She understood. _You believe in me when I cannot believe in myself._

She heard her present Doctor's voice. Another memory, one she didn't know herself.

 _If I destroy your prison, your body is destroyed, and your mind with it. (But Rose—Rose is up there with your mind.) But then you're clever enough to use this whole system against me. If I destroy this planet, I destroy the gravity field. The rocket—the rocket loses protection and falls into the black hole. I'd have to sacrifice Rose. (Wicked laughter from the Beast) So that's a trap. Both the test and the final judgment. But if I kill you, I kill her. Except that implies—in this big grand scheme of gods and devils—that she's just a victim.
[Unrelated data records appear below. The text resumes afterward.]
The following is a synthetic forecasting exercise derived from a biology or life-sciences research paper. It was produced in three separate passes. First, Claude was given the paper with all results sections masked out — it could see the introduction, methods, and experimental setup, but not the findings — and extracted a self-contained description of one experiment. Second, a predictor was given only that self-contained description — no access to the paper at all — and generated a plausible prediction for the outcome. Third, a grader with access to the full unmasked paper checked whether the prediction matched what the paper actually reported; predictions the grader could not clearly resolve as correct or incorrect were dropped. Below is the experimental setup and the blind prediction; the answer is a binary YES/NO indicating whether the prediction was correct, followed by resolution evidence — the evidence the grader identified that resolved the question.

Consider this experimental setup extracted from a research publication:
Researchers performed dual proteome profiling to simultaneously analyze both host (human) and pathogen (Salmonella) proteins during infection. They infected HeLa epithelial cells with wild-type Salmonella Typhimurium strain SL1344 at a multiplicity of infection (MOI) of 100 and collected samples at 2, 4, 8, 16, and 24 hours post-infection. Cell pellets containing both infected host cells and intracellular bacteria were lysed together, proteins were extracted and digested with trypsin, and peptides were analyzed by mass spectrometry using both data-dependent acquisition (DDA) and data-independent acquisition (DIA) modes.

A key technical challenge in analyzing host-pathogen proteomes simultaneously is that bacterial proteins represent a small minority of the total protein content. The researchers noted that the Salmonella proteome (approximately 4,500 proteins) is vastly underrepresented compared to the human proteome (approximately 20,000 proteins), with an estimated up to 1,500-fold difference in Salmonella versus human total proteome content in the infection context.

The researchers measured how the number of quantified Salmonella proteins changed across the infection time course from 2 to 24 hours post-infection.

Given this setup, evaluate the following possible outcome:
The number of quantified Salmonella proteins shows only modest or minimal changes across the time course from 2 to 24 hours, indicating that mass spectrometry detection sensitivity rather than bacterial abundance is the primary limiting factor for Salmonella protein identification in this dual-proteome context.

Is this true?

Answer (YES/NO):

But I've seen a lot of this Universe. I've seen fake gods and bad gods and demigods and would-be gods. And out of all that, out of that whole pantheon, if I believe in one thing—just one thing—I believe in her._

She understood. _I believe in you when I cannot believe in myself._

She couldn't take anymore. She was overwhelmed with emotion. She pushed back into his consciousness and heard him gasp.

 _'Rose—'_

She enveloped him. Her blazing, brilliant vibrancy surrounded his dark essence.

He was overwhelmed at the strength of her presence, and for the first time in a long time, he no longer felt alone in the deepest parts of him.

 _'Doctor, you are not alone. I'm here.'_

He leaned her back onto the bed and crashed his lips with hers. The shock of it almost severed her connection with him, but he gently pulled her back in. She felt all of his tenderness towards her, tasted his tears mingled with her own.

 _'Stay with me,'_ he pleaded. ' _I love you.'_

She felt a surge of his passion, wild and roaring like an oncoming storm, and they lost themselves in each other completely, bodily, emotionally, and unashamedly.


	9. The Morning After, Part 2

The Doctor woke and found Rose with her head resting on his bare chest. They were in his room. Rose Tyler was naked beside him. And he was naked, too. _That's new_ , he thought. New was good. New was very, _very_ good.

He kissed her forehead and she lightly stirred.

"Morning," he rumbled.

She took a moment to get her bearings. "We're naked."

"Yep."

"That alright with you?"

"Oh, yes." He smiled.

She kissed his neck and lazily ran her fingers through his chest hair.

He hummed. The feel of her fingernails lightly scratching on his skin felt so good.

He sighed and thought for a moment about how far they had come. How different things were between them. A long time ago, Cassandra as Rose had kissed him. And he liked it. It had thrilled him when he hadn't known it was Cassandra. He wanted more.

Even after he found out it was Cassandra, it was still Rose's lips on his, and it was still her hands in his hair. He was angry with Cassandra, yes, but he enjoyed the feel of Rose.

And he didn't do anything about it. They never spoke of it, even after Cassandra told him that Rose liked him. He'd been a coward.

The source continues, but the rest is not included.